*ASSIGNMENT*: In the text below on the reception of Horace's work, for what event did Augustus commission a ceremonial ode?

[DOCUMENT EXTRACT Boundary: Start]

The same motto, Dulce et decorum est pro patria mori, was echoed
sympathetically in the lyrics of early Christian poets, such as Prudentius,
being adapted to an ethos of martydom.
Appreciation of Horace's work varied markedly in his own lifetime. Odes 1–3
were not well received when first 'published' in Rome, yet Augustus later
commissioned a ceremonial ode for the Centennial Games in 17 BC and
encouraged the publication of Odes 4, after which Horace's reputation as
Rome's premier lyricist was assured. His Odes were to become the best
received of all his poems in ancient times, acquiring a classic status that
discouraged imitation: no other poet produced a comparable body of lyrics in
the four centuries that followed (though that may have had more to do with
social causes, particularly the parasitism that Italy was sinking into).In the
seventeenth and eighteenth centuries, ode-writing became highly
fashionable in England and a large number of aspiring poets imitated him
both in English and in Latin.
These preliminary comments touch on a small sample of developments in the
reception of Horace's work. More developments are covered epoch by epoch
in the following sections.

[DOCUMENT EXTRACT Boundary: End]
[INPUT DATA Boundary: Start]

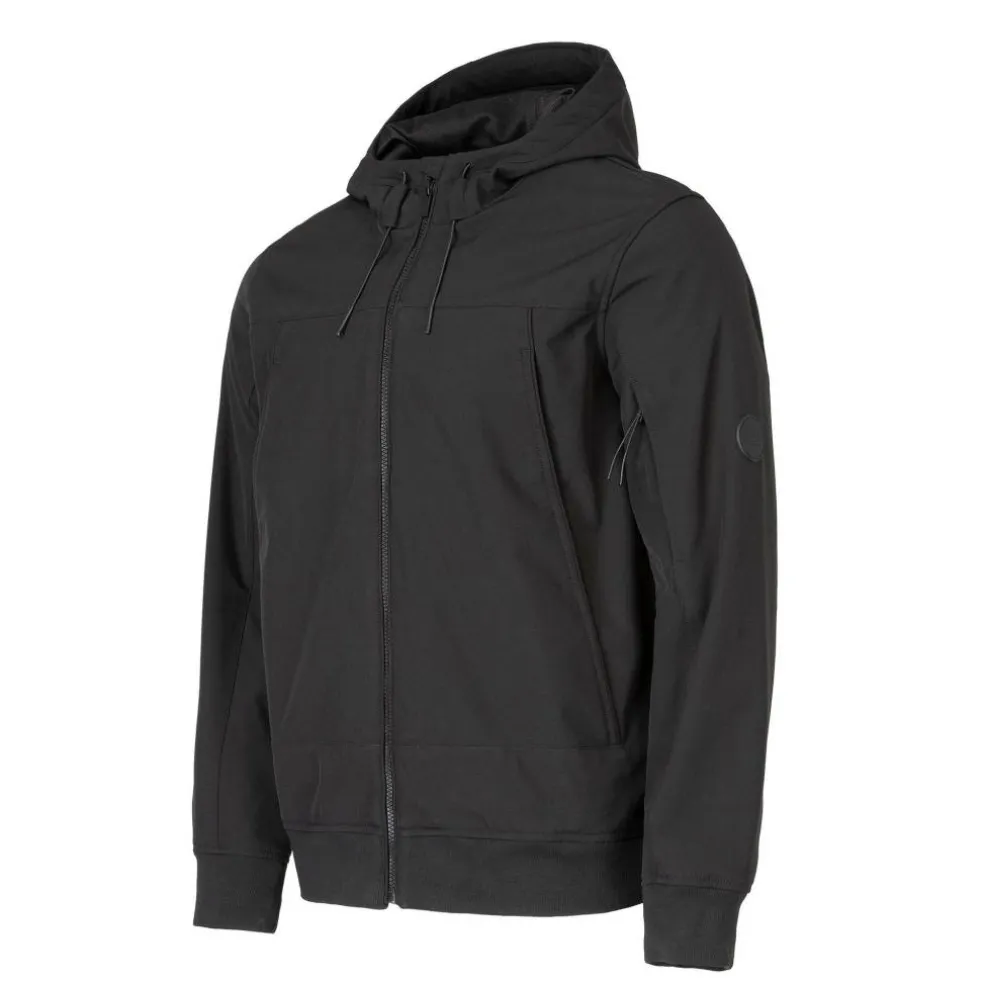 Men's Pocket Hooded Long Sleeve Softshell Jacket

[INPUT DATA Boundary: End]

*SOLUTION TO THIS PROBLEM*: The Centennial Games in 17 BC.